Exercise directions = One line at a time, check the entries below for the word "Zealand", and copy each line that has it.

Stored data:
++++++++++++++++++++

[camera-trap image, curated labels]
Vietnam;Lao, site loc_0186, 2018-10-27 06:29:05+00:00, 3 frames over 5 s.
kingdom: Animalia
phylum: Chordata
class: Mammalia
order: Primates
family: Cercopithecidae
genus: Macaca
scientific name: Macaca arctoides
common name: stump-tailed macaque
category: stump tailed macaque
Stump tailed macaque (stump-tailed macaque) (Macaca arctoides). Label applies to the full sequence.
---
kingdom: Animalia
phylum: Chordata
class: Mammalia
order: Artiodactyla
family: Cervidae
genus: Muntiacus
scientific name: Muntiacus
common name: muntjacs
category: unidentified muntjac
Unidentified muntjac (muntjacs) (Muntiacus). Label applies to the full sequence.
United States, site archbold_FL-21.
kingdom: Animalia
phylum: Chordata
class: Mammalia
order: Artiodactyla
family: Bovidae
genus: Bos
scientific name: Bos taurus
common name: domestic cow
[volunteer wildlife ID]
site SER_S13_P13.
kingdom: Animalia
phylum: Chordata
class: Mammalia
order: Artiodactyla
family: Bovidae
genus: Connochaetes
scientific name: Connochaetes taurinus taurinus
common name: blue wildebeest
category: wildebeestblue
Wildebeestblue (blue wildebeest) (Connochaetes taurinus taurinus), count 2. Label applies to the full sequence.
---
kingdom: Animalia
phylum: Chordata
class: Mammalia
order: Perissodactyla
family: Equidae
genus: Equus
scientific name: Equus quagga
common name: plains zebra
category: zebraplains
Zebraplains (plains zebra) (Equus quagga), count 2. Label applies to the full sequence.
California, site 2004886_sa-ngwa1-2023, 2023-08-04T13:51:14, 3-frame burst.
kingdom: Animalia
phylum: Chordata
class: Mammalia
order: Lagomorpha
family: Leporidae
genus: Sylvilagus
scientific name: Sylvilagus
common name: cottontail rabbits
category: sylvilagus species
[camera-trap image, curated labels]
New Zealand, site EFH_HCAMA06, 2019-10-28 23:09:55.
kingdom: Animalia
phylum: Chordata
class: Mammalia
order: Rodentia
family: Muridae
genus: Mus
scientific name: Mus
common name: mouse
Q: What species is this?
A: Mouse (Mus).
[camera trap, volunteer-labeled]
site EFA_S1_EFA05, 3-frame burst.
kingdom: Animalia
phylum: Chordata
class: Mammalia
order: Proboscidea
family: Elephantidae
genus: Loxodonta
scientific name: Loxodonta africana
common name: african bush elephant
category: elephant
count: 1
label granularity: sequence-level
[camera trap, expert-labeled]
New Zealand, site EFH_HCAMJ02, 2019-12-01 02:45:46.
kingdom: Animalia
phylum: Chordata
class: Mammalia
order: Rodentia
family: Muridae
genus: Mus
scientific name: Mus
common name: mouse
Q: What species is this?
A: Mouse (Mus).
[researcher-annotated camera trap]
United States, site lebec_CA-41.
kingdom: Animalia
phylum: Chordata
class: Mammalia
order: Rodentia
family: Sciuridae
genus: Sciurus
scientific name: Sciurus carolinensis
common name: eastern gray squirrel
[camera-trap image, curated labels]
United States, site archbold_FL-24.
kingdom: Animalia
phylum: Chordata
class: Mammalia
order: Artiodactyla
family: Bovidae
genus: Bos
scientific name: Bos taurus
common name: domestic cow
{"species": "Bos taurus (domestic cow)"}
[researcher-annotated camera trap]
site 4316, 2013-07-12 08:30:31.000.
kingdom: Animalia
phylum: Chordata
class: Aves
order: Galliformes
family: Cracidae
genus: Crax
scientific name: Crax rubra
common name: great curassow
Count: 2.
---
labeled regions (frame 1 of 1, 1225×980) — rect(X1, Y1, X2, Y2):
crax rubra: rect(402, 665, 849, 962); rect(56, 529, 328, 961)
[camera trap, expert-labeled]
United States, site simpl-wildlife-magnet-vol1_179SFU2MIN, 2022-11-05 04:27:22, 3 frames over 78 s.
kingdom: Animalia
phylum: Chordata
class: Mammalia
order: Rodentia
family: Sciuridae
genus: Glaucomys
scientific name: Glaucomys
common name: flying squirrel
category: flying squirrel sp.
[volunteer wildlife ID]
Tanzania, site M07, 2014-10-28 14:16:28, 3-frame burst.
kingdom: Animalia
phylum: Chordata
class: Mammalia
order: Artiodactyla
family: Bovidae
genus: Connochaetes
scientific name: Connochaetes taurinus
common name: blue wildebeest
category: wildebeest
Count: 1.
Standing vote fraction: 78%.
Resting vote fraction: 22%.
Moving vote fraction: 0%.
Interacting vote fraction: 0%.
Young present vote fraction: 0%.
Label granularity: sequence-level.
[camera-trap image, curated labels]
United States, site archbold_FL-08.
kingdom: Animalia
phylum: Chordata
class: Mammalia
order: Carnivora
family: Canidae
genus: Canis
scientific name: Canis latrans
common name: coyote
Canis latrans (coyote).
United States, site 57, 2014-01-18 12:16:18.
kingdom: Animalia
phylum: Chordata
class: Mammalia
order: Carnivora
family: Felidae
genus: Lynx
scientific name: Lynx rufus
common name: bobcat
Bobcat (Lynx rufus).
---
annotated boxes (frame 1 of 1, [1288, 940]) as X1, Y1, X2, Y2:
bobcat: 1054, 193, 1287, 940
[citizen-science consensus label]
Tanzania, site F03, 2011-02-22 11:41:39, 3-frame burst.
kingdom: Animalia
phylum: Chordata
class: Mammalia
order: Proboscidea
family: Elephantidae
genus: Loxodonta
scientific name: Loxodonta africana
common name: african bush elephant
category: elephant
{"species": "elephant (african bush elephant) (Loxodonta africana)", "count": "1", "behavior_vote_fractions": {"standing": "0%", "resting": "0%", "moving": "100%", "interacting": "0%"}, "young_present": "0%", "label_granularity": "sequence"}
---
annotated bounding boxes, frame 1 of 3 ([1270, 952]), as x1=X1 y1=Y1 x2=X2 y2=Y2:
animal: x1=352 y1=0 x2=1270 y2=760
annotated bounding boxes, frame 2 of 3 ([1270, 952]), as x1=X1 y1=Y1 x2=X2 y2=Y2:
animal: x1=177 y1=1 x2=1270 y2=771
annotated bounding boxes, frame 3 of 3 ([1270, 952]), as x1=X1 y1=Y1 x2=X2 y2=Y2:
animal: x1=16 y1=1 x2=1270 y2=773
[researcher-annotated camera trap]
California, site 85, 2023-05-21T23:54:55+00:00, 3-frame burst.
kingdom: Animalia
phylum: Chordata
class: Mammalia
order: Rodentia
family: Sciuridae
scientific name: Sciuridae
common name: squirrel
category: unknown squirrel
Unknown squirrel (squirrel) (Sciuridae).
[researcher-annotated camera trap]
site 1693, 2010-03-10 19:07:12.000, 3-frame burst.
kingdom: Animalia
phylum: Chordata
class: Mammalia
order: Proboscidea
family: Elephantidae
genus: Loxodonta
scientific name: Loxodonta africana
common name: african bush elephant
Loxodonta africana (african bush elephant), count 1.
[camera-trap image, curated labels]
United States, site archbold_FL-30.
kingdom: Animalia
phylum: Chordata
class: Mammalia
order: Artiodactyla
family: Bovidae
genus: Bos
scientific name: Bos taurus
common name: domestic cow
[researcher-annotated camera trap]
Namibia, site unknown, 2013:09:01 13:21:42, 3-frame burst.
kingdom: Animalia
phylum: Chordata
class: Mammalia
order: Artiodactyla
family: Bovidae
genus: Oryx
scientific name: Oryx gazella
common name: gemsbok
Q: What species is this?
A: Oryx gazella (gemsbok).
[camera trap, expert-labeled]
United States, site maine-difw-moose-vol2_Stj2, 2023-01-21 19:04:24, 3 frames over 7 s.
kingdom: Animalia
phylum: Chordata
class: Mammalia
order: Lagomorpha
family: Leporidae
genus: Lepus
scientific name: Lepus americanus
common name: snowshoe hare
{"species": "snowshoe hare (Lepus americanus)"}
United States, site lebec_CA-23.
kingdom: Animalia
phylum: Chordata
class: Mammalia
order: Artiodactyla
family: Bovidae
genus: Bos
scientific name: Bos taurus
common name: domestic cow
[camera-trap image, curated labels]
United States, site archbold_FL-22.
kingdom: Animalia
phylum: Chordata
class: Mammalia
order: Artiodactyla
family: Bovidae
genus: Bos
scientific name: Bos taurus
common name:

++++++++++++++++++++

Final answer =
New Zealand, site EFH_HCAMA06, 2019-10-28 23:09:55.
New Zealand, site EFH_HCAMJ02, 2019-12-01 02:45:46.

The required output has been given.